The art was very much a collective effort, so we’ve answered your questions the same way. [Being a writer at The Republic, I didn’t do much apart from paint within the lines :)]
I like that. I like that so much. Because basically, by that definition, that makes me a painter of blogs and I have ALWAYS wanted to draw, so boom. :o) Anyway I asked The Republic to answer some questions about their art and the bar where everybody knows your name, here’s what they said!
MissMalini: What’s your earliest memory of The Ghetto?
The Republic: Jim Morrison posed like the Vitruvian man. There’s another Morrison on one of the walls now, but we loved the first. Oh, and glowing white t-shirts!
MM: What are your favourite songs that play there?
TR: Everybody at The Republic has their own favourites. Maybe Da Funk and Roxanne? No more Coming Back to Life, please!

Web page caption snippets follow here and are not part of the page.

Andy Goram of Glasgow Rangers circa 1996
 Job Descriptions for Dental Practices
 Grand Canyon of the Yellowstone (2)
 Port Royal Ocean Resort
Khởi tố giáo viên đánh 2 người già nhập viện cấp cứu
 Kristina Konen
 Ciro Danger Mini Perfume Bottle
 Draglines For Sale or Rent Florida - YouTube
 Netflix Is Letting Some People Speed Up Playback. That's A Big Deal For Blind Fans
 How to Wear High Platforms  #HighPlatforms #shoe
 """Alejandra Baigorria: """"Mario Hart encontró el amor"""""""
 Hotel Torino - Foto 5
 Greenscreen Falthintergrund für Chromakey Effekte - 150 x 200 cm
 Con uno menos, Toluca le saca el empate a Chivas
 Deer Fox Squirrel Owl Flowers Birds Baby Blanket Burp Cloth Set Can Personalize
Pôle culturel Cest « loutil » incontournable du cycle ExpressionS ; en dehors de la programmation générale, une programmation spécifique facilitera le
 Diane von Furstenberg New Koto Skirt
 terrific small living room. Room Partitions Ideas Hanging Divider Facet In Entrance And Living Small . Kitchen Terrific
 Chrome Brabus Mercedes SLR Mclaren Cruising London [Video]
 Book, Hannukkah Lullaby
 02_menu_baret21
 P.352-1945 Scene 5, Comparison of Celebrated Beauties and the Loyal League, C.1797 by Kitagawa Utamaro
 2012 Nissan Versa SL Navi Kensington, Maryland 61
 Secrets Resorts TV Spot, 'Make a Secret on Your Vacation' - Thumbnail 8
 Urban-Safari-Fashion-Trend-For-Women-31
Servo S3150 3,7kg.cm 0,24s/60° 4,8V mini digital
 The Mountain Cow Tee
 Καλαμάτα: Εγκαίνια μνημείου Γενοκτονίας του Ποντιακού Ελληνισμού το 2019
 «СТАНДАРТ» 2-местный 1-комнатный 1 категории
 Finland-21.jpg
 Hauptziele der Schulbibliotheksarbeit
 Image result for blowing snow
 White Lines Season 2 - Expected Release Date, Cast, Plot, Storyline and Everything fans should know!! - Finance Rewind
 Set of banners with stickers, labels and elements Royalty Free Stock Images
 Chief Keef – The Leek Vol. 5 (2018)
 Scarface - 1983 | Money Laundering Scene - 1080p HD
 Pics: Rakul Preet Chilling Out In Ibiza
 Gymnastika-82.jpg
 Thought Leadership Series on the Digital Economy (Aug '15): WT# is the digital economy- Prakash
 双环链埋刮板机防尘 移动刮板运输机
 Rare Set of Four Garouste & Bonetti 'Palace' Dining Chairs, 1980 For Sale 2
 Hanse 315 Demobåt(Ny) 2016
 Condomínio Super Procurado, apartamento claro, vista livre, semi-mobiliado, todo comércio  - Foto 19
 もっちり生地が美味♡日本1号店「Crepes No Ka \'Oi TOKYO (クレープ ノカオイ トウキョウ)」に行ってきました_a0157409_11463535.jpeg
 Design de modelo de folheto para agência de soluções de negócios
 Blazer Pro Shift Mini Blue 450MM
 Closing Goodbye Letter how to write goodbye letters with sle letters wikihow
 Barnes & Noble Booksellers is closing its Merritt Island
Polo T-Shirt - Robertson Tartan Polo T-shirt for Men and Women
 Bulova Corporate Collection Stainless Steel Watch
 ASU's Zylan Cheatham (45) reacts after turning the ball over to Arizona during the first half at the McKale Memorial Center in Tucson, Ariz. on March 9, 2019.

Hahaha, I couldn’t agree more on that last bit. And anyone who has rushed through a harrowing 1:15am attempt at one last game of pool (with Ghetto rules, last ball last pocket remember?) has definitely also suffered through a daily last track rendition of that Pink Floyd staple with the words “Wheeerrrrre were yoooouuuuu…” forever emblazoned in our heads 🙂
MM: Tell us a little about the inspiration behind the new art you have put on the Ghetto walls?
TR: The walls at Ghetto are deeply layered like some insane graffiti-fresco which tells the story of a bar and the people who love it and love its music. So to be given a whitewashed wall in that space for a day (with beer on tap and great, great music) is a seriously cool gift! You get to re-lay a first skin of culture, and it’s incomplete, a work in progress which will be added to by so many other people in various states of high and happy.
Also it had to be Jimi, because he is the symbolic shaman of our tribe, the man with deeply psychedelic hair who changed the rules about how you could use the guitar. There is also a smaller masterpiece just left of the bar: The Great Pig in The Sky is a terrific example of design that sets up a dialogue with a *nudge, nudge, wink, wink*.
MM: If you could put your art anywhere else in Bombay where would you choose and what would you out there?
TR: Our own work space is full of our art. We’re really not ambitious. However our services are free for a day for any community spaces that need art, provided there is good music, free flowing beer, and we like the space. A runway at the International Airport would be really cool.
MM: One song that describes your art?
TR: Definitely Little Wing. We’re going to pester Ravi to add it to his playlist.
MM: Three words that describe – Ghetto?
TR: We need just one. Home.
Well if that isn’t reason enough to go back to The Ghetto one last time in 2014 (and several more in 2015) I don’t know what is! Ravi I’m coming, rack me up a game…
Also leave me a comment with the first thing YOU wrote on the walls at Ghetto. Here’s mine 🙂
Man has places in his heart which do not yet exist, and into them enters suffering in order that
they may have existence. – Léon Bloy (from The End of the Affair)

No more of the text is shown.